[Outline records]
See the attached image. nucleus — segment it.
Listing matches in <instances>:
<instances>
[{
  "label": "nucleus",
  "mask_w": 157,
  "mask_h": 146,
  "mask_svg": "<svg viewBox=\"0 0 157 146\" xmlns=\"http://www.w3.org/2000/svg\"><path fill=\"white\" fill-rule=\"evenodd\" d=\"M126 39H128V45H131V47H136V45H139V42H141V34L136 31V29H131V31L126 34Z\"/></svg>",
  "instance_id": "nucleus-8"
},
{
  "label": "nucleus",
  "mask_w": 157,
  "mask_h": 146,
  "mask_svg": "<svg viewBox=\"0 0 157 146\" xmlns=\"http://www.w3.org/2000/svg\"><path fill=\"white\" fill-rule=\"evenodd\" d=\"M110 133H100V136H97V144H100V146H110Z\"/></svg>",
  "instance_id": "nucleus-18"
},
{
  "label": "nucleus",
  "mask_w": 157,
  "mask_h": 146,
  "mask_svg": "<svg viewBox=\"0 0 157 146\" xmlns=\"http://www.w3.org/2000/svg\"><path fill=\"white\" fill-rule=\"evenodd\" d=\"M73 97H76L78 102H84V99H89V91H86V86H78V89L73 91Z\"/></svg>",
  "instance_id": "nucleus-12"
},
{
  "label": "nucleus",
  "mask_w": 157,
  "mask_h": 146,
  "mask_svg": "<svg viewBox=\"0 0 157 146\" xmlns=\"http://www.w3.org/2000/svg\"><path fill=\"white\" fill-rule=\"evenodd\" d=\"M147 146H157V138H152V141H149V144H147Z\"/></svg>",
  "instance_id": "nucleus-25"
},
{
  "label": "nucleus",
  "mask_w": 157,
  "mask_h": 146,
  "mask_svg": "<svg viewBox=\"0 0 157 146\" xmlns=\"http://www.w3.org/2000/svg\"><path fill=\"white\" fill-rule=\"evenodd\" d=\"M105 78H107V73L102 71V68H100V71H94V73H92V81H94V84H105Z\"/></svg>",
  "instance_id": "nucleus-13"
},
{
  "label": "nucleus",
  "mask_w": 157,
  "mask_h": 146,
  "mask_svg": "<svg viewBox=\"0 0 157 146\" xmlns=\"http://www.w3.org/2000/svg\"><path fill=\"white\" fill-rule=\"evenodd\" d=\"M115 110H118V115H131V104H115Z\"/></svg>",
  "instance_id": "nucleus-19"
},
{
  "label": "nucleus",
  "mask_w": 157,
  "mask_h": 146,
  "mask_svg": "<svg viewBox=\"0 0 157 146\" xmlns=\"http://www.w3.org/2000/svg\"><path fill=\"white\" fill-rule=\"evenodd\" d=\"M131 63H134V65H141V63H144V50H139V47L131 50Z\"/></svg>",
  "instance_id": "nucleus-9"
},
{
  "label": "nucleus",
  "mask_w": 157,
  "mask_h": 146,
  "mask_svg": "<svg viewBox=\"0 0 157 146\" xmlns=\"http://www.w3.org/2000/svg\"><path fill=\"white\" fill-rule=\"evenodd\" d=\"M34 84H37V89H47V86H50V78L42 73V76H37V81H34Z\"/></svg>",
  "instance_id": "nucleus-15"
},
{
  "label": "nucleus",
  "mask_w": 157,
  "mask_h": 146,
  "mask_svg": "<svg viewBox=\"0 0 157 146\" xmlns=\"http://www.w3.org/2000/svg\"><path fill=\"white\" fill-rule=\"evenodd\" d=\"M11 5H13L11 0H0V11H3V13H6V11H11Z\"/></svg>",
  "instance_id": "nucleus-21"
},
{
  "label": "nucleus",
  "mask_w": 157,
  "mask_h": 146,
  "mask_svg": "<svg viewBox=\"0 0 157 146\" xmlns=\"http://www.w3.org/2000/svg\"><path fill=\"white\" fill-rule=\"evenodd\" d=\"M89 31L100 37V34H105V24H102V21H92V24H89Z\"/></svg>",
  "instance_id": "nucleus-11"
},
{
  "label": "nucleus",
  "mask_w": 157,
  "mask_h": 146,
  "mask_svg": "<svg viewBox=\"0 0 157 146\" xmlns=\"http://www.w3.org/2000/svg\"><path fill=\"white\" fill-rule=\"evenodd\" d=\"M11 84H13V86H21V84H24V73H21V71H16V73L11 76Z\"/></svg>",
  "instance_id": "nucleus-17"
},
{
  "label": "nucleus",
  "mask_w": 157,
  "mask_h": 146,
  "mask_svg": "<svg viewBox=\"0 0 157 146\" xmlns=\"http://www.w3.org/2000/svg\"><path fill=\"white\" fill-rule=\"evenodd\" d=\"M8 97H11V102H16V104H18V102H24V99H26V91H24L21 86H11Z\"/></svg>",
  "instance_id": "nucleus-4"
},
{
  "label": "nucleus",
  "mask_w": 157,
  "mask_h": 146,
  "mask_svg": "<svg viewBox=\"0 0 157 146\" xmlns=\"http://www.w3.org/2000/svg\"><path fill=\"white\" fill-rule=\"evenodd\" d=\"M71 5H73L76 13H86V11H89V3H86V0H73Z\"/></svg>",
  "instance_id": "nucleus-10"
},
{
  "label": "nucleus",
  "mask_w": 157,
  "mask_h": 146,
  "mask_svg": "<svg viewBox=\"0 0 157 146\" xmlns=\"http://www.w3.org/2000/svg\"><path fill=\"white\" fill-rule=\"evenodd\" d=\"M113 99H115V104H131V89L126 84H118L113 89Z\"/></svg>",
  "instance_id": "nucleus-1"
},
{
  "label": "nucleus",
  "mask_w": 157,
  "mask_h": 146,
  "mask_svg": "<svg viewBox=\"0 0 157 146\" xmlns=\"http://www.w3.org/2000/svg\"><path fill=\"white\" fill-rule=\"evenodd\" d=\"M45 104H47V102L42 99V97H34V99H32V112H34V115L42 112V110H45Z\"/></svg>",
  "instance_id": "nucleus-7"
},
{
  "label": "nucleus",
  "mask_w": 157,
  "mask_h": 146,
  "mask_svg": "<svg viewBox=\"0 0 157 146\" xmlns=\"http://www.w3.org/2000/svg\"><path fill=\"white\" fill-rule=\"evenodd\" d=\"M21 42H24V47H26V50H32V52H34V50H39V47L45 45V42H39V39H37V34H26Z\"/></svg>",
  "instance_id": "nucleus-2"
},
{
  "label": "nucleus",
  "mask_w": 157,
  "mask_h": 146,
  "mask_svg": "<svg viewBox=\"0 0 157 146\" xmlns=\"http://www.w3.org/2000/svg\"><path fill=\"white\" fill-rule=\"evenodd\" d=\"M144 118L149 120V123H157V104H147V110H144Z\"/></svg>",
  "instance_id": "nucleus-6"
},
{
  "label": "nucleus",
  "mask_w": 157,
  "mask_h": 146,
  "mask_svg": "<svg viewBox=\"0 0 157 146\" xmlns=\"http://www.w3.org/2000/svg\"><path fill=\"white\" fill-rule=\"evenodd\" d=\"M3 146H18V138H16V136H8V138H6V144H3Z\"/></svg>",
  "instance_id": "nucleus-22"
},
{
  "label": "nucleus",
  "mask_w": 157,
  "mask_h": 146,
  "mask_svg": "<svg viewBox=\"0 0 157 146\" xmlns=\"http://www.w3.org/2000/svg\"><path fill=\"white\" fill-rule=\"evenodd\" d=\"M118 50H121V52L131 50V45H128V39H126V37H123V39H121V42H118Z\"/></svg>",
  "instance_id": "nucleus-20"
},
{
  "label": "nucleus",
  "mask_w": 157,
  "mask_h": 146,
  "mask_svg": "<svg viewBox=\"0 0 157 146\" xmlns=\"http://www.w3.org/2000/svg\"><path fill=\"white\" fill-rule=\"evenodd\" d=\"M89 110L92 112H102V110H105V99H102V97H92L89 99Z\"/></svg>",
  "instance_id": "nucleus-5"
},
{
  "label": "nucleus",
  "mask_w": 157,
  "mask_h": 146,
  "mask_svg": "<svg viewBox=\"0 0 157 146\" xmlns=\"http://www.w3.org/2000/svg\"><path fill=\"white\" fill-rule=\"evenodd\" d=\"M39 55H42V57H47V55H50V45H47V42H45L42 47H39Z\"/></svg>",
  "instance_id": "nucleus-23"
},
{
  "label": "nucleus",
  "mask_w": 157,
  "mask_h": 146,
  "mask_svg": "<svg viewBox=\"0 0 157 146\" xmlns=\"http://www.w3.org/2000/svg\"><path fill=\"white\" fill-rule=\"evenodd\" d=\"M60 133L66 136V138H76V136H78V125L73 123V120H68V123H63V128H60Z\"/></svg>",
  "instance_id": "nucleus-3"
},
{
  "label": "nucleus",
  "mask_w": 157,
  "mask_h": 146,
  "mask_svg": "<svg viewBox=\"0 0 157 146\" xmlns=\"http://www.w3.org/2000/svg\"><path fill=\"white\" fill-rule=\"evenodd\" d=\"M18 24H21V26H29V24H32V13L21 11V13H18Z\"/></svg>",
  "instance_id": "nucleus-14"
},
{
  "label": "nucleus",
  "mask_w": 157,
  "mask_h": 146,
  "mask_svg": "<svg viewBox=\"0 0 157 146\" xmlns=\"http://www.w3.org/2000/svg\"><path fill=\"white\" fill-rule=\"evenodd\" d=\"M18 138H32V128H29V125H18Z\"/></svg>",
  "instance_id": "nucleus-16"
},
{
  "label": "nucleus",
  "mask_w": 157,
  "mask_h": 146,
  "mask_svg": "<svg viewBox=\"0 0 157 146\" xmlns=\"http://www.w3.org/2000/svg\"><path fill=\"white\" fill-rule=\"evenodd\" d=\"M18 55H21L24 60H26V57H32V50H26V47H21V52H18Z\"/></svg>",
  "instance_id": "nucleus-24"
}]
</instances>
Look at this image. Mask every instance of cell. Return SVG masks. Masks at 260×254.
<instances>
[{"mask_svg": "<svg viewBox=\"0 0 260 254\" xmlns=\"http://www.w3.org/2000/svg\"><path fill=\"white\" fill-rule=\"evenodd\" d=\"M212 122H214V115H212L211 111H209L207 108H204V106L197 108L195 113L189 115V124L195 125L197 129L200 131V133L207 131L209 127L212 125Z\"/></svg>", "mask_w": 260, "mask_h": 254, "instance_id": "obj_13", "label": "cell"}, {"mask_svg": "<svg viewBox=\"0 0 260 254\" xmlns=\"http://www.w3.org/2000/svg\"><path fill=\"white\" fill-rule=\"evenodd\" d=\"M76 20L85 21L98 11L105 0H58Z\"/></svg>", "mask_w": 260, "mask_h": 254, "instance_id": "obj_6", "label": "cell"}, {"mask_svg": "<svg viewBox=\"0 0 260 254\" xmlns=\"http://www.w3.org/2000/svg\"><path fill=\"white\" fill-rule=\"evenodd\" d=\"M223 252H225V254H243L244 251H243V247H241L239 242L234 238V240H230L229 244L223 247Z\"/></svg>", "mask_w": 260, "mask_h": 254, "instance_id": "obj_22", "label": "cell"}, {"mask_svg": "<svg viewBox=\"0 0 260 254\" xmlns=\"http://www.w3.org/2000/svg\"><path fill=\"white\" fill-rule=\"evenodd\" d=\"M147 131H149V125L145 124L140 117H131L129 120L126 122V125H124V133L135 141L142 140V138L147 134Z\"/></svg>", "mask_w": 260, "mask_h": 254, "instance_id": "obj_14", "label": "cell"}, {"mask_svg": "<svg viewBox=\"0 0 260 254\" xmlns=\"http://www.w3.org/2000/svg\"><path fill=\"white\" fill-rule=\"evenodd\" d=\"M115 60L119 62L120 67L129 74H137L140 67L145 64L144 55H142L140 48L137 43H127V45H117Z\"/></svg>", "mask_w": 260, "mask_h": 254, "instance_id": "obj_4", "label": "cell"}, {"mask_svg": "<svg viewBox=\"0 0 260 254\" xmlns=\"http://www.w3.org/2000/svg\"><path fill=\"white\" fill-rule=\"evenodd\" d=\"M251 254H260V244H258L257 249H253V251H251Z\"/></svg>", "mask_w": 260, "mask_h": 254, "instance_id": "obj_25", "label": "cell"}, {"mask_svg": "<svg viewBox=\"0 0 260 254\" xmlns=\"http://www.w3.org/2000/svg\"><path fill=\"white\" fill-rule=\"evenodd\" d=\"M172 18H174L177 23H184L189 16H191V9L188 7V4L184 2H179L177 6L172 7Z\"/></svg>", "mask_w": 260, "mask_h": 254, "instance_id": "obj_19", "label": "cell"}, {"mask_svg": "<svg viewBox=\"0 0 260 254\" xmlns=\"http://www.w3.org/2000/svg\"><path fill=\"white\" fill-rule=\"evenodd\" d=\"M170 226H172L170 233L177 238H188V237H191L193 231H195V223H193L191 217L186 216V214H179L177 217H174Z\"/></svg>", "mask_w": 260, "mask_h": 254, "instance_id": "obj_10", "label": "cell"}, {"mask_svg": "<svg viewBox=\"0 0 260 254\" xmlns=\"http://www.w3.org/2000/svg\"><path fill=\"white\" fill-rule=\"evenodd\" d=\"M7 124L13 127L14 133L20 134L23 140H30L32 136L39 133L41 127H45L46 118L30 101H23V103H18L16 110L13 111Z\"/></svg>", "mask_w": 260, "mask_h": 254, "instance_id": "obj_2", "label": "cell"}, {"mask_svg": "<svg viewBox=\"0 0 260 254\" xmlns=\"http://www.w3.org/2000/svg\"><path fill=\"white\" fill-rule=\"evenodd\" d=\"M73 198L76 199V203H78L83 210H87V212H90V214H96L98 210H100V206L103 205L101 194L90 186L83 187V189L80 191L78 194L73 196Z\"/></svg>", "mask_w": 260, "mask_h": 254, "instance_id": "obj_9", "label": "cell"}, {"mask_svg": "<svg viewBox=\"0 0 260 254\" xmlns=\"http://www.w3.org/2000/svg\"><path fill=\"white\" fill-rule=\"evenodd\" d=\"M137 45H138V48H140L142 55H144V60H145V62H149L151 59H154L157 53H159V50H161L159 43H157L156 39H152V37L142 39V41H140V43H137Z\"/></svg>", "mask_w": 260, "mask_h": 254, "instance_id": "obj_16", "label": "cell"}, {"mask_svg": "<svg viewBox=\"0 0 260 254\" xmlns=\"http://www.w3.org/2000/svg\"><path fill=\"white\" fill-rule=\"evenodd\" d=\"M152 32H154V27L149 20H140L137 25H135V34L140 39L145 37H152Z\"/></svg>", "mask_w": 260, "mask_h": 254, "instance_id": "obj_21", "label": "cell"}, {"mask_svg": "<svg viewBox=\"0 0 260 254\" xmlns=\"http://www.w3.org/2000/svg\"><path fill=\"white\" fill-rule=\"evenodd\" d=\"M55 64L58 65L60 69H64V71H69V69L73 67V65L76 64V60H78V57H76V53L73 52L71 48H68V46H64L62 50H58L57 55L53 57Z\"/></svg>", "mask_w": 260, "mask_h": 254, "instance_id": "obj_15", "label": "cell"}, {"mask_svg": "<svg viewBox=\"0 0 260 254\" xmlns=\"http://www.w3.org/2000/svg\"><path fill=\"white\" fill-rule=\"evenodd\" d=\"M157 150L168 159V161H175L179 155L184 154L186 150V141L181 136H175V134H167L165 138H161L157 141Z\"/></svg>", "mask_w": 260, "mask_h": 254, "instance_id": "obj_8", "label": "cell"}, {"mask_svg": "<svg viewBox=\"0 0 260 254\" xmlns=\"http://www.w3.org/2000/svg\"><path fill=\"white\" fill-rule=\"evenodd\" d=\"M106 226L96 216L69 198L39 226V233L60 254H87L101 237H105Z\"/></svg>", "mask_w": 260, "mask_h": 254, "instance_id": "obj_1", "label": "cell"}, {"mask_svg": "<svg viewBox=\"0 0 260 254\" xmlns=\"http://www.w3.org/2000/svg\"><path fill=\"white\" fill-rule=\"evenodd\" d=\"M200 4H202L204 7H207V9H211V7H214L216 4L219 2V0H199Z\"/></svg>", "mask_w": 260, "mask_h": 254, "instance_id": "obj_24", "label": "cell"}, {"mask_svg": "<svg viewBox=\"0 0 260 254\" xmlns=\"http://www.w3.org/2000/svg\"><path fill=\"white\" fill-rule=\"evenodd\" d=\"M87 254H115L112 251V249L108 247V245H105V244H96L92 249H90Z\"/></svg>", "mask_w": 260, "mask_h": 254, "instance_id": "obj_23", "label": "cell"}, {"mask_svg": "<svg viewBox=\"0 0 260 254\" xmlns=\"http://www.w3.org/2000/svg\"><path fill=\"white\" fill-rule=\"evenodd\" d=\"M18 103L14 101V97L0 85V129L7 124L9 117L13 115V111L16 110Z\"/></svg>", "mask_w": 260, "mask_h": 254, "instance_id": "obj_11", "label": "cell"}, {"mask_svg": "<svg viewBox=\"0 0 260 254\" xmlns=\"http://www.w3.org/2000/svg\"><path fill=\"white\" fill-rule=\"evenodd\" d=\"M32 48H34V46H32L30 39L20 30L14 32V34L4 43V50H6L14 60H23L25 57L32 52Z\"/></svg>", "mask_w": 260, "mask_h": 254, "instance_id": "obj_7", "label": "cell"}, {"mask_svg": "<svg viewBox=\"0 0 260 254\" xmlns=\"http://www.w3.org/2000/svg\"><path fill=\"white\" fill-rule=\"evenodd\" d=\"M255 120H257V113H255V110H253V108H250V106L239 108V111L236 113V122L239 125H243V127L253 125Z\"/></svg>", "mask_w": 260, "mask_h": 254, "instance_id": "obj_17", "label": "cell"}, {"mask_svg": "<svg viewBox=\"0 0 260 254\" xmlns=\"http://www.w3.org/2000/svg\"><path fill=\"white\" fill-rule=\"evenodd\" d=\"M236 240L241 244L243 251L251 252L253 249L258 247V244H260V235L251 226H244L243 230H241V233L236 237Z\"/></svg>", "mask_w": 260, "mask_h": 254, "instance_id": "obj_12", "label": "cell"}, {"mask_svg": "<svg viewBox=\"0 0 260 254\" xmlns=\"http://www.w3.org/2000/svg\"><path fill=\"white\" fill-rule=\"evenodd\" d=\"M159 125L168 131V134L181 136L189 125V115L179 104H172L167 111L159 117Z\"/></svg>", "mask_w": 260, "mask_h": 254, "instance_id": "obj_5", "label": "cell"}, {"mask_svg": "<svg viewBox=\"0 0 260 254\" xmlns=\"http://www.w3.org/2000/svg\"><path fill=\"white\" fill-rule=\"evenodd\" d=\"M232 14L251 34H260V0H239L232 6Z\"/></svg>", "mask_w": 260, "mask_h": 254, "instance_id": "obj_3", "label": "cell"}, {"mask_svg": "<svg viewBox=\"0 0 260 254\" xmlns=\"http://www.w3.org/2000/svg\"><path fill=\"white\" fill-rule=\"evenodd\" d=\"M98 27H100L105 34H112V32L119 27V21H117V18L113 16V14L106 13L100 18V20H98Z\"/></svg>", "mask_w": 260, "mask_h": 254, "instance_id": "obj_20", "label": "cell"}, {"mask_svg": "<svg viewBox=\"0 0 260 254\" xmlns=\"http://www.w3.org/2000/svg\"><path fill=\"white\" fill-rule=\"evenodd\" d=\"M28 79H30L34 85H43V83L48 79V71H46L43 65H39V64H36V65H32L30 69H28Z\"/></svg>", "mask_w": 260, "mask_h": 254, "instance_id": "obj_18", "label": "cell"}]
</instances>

■ Aim
Count the lines in the rows above that contain the word "image" and give only the number.

■ Answer in full
2